No stranger to adventure, Anna crewed a sailing boat 4,000 miles from South Africa to Senegal and completed the Marathon des Sables footrace in the Sahara Desert.
Mariana competed on the Brazilian National Team and was the best in her country at single sculls 5 times.
A debilitating illness prevented her from competing in the Olympics, but Mariana self-healed over 12 years and is now an accomplished Personal Trainer with clients worldwide.
Chartered Accountant, co-founder of the EY Sustainability Team for UK and Ireland and a leading force in the #PlasticFreeWimbledon campaign.
Her determination achieved her a place on the Oxford MBA for 2017-18, but Emma declined her place to compete in the Great Pacific Race.
Eliza is studying Atmospheric Science at the University of Washington and plans to pursue a Ph.D. in climate science after rowing the Pacific.
She wants to be both a scientist and an advocate of climate change action.
Great Pacific Race
In June 2018, we will set off from Monterey, California for a self-sufficient row as a contestant in the Great Pacific Race.
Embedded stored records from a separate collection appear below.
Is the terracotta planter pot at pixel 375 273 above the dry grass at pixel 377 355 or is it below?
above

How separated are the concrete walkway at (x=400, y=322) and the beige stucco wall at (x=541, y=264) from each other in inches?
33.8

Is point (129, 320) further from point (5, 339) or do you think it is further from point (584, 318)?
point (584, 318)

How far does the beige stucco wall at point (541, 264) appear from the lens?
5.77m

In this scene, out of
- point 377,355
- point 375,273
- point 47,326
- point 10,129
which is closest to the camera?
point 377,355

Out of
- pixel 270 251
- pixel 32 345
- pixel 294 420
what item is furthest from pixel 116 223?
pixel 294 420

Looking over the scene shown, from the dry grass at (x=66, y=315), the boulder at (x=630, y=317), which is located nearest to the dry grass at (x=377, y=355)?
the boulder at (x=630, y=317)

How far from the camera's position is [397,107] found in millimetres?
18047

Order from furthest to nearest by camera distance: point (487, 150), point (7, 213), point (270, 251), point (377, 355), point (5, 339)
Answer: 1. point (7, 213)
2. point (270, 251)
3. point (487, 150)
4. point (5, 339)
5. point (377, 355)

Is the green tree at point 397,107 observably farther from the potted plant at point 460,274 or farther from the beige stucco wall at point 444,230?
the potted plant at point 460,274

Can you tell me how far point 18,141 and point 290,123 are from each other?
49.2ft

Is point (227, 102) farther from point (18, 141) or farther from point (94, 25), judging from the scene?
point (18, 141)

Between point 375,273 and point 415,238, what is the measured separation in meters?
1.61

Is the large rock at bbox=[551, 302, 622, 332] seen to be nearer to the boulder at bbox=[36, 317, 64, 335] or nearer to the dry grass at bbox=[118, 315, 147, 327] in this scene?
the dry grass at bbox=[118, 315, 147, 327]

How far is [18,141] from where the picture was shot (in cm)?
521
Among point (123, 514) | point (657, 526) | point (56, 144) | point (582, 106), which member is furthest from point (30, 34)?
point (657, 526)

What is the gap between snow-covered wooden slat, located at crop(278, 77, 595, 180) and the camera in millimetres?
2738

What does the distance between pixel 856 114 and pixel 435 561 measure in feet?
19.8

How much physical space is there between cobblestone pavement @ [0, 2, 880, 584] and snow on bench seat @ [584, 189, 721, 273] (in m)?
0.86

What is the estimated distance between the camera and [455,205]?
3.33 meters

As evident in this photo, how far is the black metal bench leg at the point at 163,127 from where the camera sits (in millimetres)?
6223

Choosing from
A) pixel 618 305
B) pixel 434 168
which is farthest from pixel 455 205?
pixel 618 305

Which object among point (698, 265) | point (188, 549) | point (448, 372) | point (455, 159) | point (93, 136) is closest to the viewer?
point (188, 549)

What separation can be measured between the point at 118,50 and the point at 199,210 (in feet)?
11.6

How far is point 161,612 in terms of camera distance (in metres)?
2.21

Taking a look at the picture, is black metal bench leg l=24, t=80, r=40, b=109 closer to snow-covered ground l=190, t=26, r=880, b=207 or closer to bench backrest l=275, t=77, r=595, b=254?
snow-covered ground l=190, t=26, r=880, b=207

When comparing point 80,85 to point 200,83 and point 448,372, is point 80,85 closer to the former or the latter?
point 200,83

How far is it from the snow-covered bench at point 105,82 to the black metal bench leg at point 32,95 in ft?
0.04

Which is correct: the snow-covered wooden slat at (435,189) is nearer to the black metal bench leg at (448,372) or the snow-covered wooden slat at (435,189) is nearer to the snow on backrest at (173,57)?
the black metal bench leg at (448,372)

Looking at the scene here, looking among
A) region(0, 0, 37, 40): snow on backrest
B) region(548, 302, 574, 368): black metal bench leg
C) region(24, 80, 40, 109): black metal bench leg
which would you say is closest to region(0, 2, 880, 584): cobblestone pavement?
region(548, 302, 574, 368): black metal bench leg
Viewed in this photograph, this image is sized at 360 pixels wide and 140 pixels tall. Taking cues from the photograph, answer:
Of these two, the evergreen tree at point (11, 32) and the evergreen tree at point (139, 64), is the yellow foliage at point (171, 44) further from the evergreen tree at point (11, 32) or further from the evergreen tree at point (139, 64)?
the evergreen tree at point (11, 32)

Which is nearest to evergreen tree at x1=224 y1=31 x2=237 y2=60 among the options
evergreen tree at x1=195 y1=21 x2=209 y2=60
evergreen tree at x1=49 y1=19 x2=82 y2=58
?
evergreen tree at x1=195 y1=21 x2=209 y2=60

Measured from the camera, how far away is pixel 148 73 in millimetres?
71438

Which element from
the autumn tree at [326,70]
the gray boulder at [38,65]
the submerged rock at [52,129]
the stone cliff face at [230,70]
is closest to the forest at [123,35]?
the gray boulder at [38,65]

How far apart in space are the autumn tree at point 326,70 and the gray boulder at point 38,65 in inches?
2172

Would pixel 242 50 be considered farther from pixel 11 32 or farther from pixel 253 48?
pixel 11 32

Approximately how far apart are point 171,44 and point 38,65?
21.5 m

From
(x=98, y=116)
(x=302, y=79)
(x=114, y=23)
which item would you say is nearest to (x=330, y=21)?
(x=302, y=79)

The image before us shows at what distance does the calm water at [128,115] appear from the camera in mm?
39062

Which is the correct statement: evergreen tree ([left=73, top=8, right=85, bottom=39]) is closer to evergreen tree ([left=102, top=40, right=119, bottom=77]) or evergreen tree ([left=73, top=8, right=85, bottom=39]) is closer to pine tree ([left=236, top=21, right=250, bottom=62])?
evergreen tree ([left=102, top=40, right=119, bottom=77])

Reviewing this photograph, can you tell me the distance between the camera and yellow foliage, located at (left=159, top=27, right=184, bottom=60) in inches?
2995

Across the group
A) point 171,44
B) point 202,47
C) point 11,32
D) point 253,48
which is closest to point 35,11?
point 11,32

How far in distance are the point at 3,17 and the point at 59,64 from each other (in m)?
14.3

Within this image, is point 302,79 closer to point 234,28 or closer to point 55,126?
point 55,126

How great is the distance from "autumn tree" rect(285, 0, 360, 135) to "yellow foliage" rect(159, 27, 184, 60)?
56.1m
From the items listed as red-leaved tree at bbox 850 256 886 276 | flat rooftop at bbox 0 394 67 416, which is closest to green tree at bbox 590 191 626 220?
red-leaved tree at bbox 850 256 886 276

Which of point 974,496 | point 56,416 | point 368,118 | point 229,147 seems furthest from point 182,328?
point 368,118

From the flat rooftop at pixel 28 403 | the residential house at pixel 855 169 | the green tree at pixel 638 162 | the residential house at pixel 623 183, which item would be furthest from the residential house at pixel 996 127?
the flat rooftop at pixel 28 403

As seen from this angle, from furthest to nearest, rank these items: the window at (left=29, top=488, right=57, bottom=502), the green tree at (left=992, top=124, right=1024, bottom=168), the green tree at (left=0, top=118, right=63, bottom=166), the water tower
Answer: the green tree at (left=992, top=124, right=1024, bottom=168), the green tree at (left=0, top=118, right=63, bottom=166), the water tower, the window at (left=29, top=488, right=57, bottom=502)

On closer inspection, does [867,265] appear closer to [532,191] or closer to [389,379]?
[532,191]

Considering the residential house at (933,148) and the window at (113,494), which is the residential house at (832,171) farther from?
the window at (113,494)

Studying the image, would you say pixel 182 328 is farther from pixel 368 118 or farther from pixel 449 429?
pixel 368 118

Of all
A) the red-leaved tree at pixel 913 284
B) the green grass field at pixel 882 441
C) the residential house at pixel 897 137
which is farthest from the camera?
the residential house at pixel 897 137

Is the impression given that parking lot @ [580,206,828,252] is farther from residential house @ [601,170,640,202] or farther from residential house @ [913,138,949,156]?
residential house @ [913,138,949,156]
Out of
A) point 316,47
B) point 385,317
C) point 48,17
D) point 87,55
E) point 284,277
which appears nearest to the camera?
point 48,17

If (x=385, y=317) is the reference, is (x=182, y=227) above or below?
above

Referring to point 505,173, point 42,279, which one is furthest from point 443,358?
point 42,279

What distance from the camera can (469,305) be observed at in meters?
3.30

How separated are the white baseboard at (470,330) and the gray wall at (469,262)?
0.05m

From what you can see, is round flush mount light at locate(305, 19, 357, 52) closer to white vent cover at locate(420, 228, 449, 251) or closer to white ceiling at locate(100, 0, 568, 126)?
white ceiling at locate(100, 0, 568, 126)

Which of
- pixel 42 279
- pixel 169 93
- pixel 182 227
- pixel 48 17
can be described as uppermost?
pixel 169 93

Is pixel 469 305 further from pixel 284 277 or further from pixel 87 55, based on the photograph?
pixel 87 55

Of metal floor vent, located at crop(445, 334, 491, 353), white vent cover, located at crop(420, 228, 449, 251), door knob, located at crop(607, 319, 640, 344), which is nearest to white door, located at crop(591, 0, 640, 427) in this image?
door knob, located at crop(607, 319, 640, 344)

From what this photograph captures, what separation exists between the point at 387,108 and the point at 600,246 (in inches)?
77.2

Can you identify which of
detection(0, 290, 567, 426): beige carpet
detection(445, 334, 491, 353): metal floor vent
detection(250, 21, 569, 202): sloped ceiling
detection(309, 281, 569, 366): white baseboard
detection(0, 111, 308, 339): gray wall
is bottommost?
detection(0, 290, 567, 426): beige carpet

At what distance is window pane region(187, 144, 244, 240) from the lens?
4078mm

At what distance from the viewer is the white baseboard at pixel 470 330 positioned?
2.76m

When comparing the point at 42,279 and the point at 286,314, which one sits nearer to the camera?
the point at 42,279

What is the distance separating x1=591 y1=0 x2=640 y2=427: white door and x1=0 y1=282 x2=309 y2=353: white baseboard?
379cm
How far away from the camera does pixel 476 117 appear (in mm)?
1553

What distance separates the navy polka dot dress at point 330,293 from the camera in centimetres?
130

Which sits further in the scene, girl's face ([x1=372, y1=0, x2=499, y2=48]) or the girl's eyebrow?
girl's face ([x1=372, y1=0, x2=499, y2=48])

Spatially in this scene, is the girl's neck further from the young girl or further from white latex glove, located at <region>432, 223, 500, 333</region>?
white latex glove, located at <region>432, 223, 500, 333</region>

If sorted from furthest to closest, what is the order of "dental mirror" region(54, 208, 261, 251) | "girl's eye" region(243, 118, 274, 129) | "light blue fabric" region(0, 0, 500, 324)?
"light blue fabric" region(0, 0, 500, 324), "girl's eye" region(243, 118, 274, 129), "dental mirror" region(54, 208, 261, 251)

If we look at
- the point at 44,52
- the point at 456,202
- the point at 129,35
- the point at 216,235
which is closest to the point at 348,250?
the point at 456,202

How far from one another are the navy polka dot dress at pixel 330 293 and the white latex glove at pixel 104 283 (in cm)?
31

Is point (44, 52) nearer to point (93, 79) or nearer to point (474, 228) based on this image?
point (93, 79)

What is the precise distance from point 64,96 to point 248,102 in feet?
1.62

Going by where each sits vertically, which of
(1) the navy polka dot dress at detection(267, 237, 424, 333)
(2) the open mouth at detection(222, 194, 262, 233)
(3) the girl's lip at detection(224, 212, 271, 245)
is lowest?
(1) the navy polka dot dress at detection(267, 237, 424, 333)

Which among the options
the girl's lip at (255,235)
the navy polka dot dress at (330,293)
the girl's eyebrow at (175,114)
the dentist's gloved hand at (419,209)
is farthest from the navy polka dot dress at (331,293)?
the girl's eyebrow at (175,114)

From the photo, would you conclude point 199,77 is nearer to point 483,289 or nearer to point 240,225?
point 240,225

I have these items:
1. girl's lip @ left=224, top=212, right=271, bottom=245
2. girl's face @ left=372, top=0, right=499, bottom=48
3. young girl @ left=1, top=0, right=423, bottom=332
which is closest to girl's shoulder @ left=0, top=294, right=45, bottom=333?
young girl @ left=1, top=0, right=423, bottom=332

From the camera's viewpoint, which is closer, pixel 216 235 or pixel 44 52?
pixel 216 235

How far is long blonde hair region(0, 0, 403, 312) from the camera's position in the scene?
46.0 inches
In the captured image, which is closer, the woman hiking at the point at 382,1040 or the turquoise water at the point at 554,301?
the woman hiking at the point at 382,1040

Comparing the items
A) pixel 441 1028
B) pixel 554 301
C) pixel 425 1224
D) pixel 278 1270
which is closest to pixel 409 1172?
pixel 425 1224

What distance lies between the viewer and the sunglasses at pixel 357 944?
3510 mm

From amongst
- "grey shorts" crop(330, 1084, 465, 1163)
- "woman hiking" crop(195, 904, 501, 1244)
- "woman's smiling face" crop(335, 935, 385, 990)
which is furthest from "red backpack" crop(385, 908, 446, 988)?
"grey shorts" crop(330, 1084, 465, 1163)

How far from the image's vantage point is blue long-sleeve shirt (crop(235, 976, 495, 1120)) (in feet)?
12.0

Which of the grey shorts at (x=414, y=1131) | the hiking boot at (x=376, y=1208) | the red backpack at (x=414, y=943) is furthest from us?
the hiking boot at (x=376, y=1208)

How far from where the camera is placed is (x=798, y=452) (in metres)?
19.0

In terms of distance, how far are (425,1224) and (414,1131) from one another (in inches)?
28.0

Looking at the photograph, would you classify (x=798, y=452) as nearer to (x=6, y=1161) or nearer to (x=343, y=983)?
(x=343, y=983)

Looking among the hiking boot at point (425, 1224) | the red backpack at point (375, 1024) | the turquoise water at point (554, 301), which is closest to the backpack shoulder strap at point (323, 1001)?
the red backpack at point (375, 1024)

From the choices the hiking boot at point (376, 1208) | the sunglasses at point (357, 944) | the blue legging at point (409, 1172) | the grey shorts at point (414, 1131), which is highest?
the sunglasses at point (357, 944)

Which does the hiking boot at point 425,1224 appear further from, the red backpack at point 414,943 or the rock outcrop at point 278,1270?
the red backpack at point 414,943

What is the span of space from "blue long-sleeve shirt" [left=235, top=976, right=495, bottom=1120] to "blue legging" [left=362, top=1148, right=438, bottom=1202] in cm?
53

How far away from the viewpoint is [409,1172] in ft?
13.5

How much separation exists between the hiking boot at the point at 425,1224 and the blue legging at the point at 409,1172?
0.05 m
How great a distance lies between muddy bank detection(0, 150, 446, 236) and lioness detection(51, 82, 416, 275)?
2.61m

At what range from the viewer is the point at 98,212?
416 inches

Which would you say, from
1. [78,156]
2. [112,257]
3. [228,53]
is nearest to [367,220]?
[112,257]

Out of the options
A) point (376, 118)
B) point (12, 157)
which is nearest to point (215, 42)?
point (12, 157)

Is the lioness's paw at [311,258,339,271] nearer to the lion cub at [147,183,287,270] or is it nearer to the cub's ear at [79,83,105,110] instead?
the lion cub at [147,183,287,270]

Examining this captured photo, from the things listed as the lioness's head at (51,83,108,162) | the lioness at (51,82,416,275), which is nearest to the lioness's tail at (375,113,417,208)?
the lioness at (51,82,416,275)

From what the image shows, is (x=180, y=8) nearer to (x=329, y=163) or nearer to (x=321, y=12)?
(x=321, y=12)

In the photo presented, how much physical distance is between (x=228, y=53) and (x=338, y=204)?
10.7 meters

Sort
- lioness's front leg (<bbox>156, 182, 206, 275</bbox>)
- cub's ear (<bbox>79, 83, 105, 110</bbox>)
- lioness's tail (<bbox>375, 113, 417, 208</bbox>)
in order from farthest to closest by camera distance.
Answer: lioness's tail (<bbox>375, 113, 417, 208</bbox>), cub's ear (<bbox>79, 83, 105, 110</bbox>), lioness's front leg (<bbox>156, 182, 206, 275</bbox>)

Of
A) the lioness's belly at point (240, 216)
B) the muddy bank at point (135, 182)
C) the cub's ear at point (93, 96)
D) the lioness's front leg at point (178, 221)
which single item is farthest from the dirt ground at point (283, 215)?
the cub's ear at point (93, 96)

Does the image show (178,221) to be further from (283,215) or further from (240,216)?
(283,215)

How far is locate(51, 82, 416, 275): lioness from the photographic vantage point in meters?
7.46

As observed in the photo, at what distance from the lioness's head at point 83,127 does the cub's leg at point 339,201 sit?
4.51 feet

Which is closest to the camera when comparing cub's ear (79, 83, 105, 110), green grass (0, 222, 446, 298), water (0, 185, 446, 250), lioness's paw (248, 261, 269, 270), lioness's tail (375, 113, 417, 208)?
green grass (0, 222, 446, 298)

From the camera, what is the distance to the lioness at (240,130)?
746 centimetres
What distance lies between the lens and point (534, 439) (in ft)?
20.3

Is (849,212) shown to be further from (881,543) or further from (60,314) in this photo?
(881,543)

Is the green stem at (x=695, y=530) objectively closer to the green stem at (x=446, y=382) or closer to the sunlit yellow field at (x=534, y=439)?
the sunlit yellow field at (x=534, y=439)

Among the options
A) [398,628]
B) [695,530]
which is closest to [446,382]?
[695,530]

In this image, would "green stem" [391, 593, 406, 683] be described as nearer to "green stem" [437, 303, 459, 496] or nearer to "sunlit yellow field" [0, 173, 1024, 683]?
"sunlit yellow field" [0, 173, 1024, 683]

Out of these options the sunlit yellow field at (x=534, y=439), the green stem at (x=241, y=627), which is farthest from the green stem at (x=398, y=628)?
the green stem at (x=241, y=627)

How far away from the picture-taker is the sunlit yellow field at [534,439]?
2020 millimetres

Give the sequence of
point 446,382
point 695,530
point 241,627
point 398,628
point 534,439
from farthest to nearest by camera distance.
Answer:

The current world record stands at just over 50 days, which we aim to beat.
Achieving this will be an ultimate test of our endurance, rowing in 2 hour shifts all day and all night until we arrive in Hawaii. We will be prepared to be on the ocean for over a month without escape from the boat, save for a few quick hull cleans!
Along the way, we will have an amazing opportunity. Being out for so long will allow us a glimpse of parts of our planet that few people will ever see; amazing sea life, sunsets and vast night skies. But we will also see pollution. To get to Hawaii we must cross through the Pacific Garbage Patch, a vast gyre of churning plastic, reminding us of the far-reaching impacts humanity has on the Earth. Through pictures and videos, we hope to share sites and experience along the voyage.